Developing Vision Systems with Dissimilar Sensors: Integrating Image, Radar, and Time-of-Flight Sensors in Embedded Applications
13 May 2020
Drones, intelligent cars and augmented or virtual reality (AR/VR) headsets all use multiple image sensors, often of different types, to capture data about their operating environment. To supply the image data the system needs, each sensor requires a connection to the system’s application processor (AP), which presents design challenges for embedded engineers. First, APs have a finite number of I/O ports available for connecting with sensors, so I/O ports must be carefully allocated to ensure all discrete components requiring a connection to the AP have one. Secondly, drone and AR/VR headsets have small form factors and use batteries for power, so components used in these applications must be as small and power efficient as possible.
One solution to the AP’s shortage of I/O ports is the use of Virtual Channels, as defined in the MIPI Camera Serial Interface-2 (CSI-2) specification, which can consolidate up to 16 different sensor streams into a single stream that can then be sent to the AP over just one I/O port. The hardware platform of choice for a Virtual Channel implementation is the field programmable gate array (FPGA). Alternative hardware platforms take a long time to design, and may not have the low power performance needed for applications like drones or AR/VR headsets. Some would argue that FPGAs have too large a footprint and consume too much power to be a feasible platform for Virtual Channel support. But advances in semiconductor design and manufacturing are enabling a new generation of smaller, more power efficient FPGAs.

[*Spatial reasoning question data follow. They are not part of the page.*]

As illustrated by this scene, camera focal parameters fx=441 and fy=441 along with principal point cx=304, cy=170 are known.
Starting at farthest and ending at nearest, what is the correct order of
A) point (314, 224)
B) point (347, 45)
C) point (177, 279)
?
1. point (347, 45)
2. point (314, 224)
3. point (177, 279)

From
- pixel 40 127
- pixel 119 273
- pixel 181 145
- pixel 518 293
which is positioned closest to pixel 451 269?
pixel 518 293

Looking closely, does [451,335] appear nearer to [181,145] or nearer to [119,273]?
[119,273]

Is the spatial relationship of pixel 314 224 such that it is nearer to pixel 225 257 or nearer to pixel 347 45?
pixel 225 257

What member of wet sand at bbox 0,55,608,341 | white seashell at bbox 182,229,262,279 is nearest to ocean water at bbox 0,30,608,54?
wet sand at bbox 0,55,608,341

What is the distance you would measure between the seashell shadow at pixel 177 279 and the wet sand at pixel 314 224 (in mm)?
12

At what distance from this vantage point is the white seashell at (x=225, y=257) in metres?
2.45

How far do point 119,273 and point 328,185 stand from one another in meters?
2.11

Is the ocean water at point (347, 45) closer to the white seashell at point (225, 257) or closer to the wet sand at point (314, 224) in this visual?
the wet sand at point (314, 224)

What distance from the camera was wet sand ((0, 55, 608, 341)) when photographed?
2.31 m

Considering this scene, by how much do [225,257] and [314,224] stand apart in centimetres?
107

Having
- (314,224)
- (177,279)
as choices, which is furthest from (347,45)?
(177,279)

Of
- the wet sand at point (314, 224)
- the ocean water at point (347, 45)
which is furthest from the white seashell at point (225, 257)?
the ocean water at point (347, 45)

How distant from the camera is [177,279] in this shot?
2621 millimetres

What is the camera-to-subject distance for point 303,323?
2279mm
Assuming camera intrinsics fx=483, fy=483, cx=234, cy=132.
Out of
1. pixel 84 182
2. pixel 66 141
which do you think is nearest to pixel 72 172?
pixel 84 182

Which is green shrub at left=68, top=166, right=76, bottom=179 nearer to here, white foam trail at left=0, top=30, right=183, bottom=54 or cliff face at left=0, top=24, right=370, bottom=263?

The CrossLink™ family of FPGAs from Lattice Semiconductor provides the right combination of performance, size and power consumption for video bridge applications utilizing Virtual Channels. They offer two 4-lane MIPI D-PHY transceivers operating at up to 6 Gbps per PHY and a form factor as small as 6 mm2. They support up to 15 programmable source synchronous differential I/O pairs such as MIPID-PHY, LVDS, sub-LVDS, and even single ended parallel CMOS, yet consume less than 100 mW in many applications. The CrossLink FPGA family supports sleep mode to reduce power usage in standby. Lattice also provides a comprehensive software IP library to help customers more quickly implement different types of bridging solutions.
Virtual Channels enabled by the MIPI Camera Serial Interface-2 (CSI-2) specification help embedded engineers consolidate multiple sensor data streams over a single I/O port, reducing overall design footprint and power consumption for applications using large numbers of images sensors. By virtue of their reprogrammability, performance and size, low power FPGAs like Lattice Semiconductor’s CrossLink family let customers add support for Virtual Channels to their device designs quickly and easily.